## START SELECTED EXTRACT

Proposed financial penalties of up to £50,000 per breach of UK draft pensions dashboard regulations are a major risk for schemes to mitigate, according to one legal expert.

Responding to the UK government’s consultation response, Tom Barton of Pinsent Masons said ministers’ decision not to remove liability for mistakes and misunderstandings using disclaimers was “a serious business”. He added: “The penalties regime, and the introduction of a new Private Members Bill that seeks to ban trustees and managers from being indemnified from fines associated with pensions dashboards, already pile the risk and pressure on schemes.”

Pensions dashboards, provided by the Money and Pensions Service (MaPS) and other organisations who meet the requirements to develop and host their own versions, are designed to offer savers a choice of how they keep track of their pension pots. The first rollout of pensions dashboards will allow people to find their pensions and then view simple information about their value, but ministers expect user insights and experience to be enhanced further as the use of dashboards becomes more commonplace.

The government said that, once dashboards are available, schemes could receive millions of requests from individuals to find their pensions, followed by requests to view information about them. It said there was potential for any errors in the provision of pensions information to be “amplified and cause detriment to multiple individuals” and “undermine public confidence” in pensions savings.

Ministers said they want an enforcement regime “to be able to reflect the scale of any potential detriment that could be caused by failure to comply” with regulations and are set to give The Pensions Regulator (TPR) powers to issue penalties of up to £5,000 in the case of an individual - or £50,000 in other cases – per request. TPR’s ability to issue multiple penalty notices within a single document if there have been multiple breaches is intended as a “significant deterrent to non-compliance”.

## END SELECTED EXTRACT

Answer these questions using the pensions dashboard article above:
1. Which firm is Tom Barton with?
2. Which service provides pensions dashboards along with other qualifying organizations?
3. What is the maximum penalty per request that TPR could issue to an individual?

## START INFORMATION SUPPLIED

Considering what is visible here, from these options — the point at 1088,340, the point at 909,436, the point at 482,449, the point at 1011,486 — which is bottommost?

## END INFORMATION SUPPLIED

■ RESPONSE
1. Pinsent Masons
2. The Money and Pensions Service (MaPS)
3. £5,000